▶ [Activity] The answer is a stretch of the material below, returned exactly: the line containing "Business woman hand", the line containing "Man Hiking, Birdwatching", and all lines between.

▶ [Dataset extract]
|---|

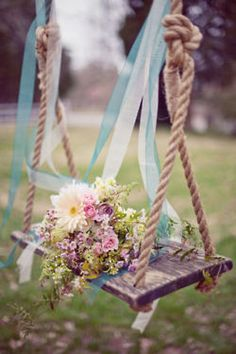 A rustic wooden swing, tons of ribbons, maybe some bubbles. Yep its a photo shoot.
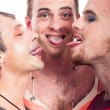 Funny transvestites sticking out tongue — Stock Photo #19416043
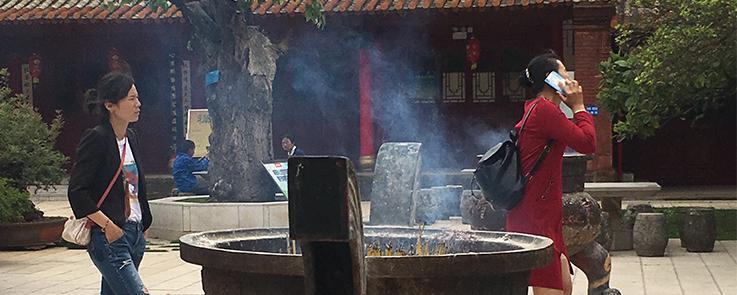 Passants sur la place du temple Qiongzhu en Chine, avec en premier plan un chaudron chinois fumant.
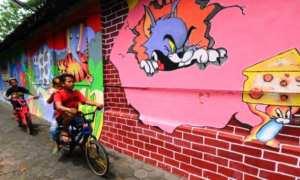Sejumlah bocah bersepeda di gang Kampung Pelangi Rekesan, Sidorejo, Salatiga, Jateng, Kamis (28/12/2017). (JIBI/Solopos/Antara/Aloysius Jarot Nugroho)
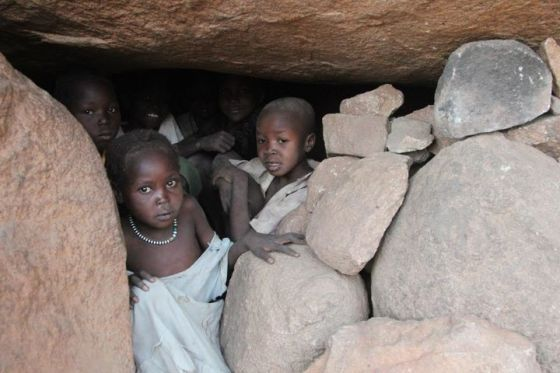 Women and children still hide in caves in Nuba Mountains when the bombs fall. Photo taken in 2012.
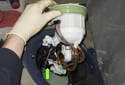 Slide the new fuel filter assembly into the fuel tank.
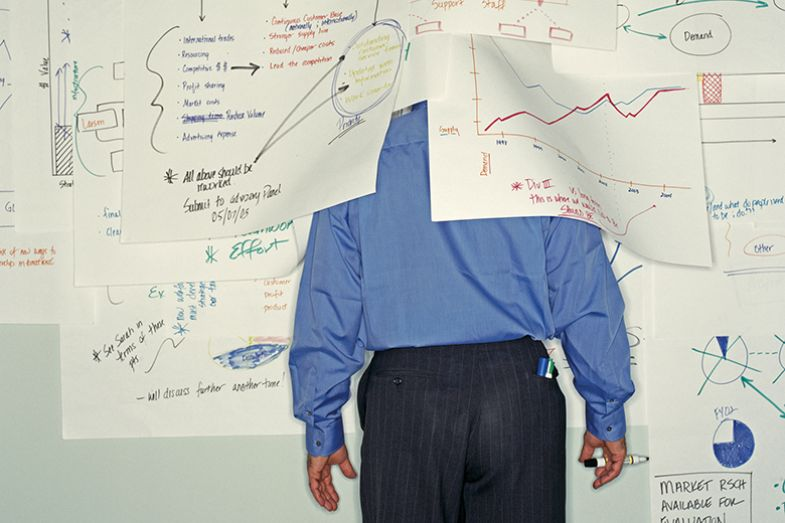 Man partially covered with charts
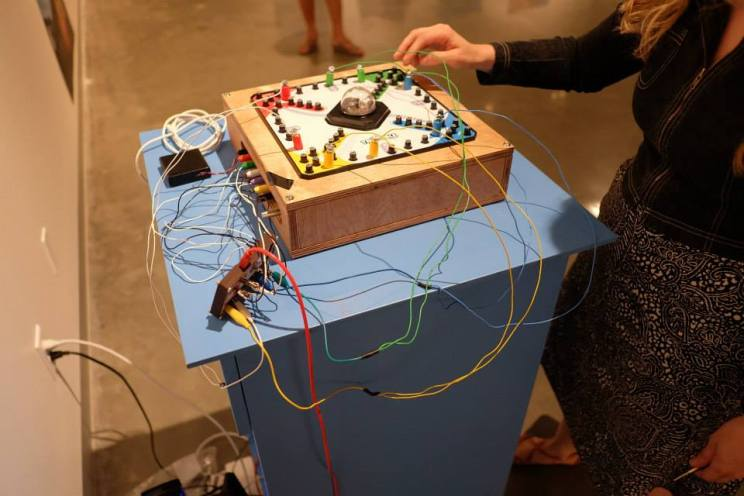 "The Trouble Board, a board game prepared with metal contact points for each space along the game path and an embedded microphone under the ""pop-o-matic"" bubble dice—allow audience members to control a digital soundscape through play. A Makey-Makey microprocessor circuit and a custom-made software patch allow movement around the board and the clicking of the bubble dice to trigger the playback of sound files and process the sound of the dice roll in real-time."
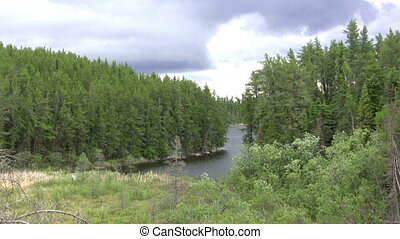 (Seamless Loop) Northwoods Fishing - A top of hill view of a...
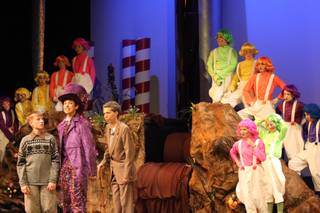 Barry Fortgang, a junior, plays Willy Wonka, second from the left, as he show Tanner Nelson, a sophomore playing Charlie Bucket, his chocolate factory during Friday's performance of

|---|

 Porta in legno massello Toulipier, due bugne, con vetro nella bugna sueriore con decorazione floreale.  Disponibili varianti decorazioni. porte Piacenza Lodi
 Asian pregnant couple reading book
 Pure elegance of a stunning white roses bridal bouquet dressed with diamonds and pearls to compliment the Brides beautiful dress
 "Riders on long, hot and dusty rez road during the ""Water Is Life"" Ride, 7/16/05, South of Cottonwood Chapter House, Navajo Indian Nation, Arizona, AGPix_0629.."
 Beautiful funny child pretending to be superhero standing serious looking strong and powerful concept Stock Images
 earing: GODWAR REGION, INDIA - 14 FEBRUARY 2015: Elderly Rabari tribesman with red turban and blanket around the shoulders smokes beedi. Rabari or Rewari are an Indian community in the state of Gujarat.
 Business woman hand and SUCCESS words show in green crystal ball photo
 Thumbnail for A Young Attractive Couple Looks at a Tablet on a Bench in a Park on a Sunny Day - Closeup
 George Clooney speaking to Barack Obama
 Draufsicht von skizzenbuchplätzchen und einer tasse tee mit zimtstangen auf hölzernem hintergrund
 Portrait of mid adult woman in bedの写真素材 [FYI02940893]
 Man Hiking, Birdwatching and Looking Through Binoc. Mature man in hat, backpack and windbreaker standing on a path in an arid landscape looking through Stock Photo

|---|

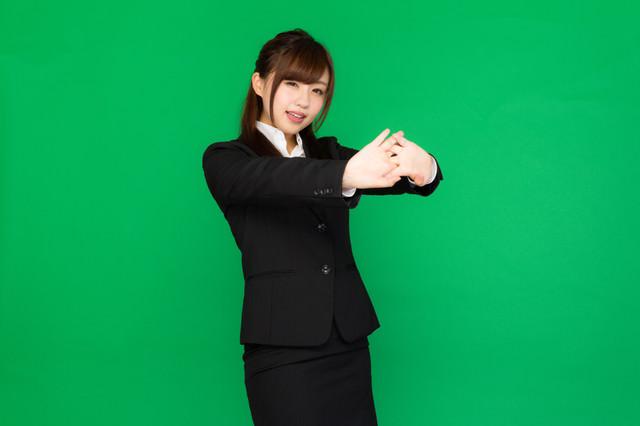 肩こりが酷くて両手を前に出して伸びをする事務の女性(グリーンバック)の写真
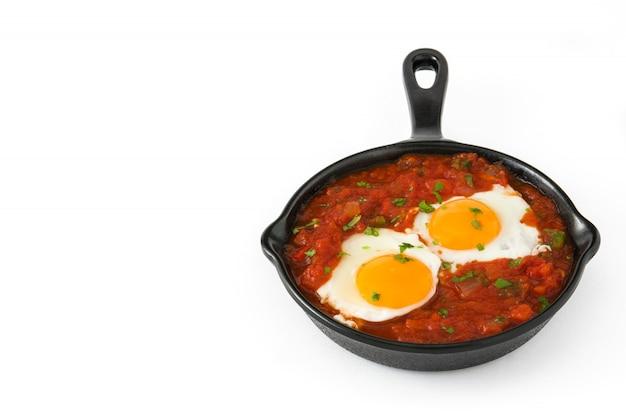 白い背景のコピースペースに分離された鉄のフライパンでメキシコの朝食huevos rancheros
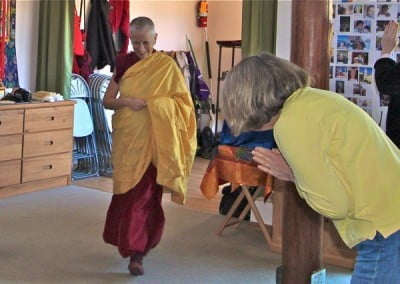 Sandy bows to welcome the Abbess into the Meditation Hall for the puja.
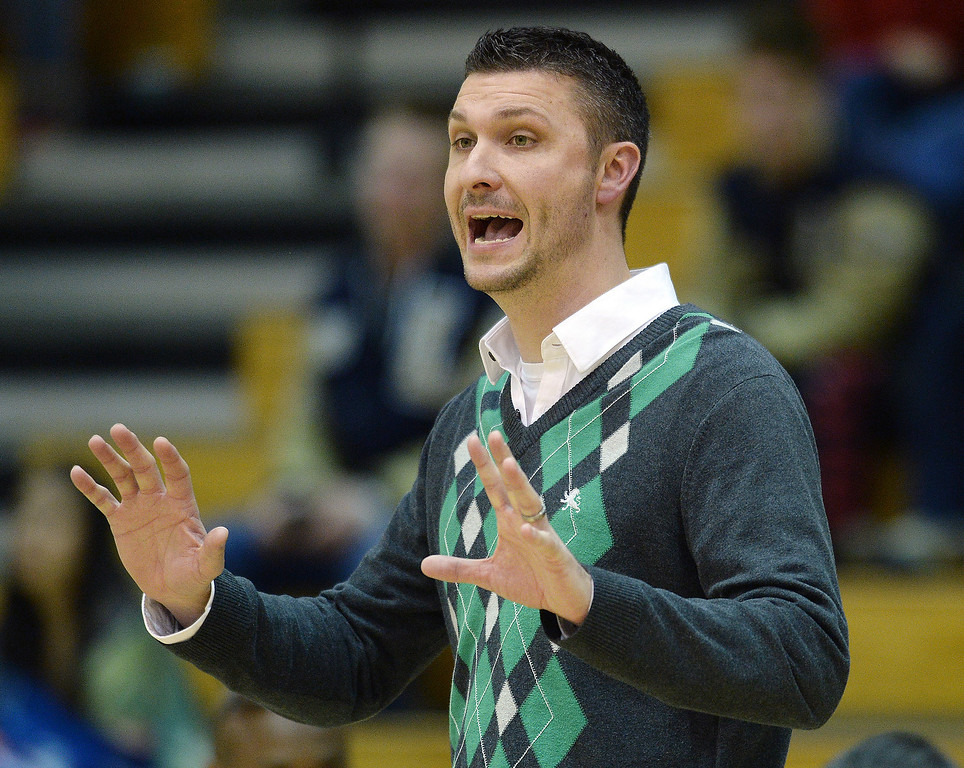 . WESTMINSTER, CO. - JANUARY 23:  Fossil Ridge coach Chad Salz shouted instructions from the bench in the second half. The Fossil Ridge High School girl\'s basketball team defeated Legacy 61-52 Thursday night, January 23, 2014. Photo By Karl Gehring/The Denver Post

|---|

▶ [Answer box]
 Business woman hand and SUCCESS words show in green crystal ball photo
 Thumbnail for A Young Attractive Couple Looks at a Tablet on a Bench in a Park on a Sunny Day - Closeup
 George Clooney speaking to Barack Obama
 Draufsicht von skizzenbuchplätzchen und einer tasse tee mit zimtstangen auf hölzernem hintergrund
 Portrait of mid adult woman in bedの写真素材 [FYI02940893]
 Man Hiking, Birdwatching and Looking Through Binoc. Mature man in hat, backpack and windbreaker standing on a path in an arid landscape looking through Stock Photo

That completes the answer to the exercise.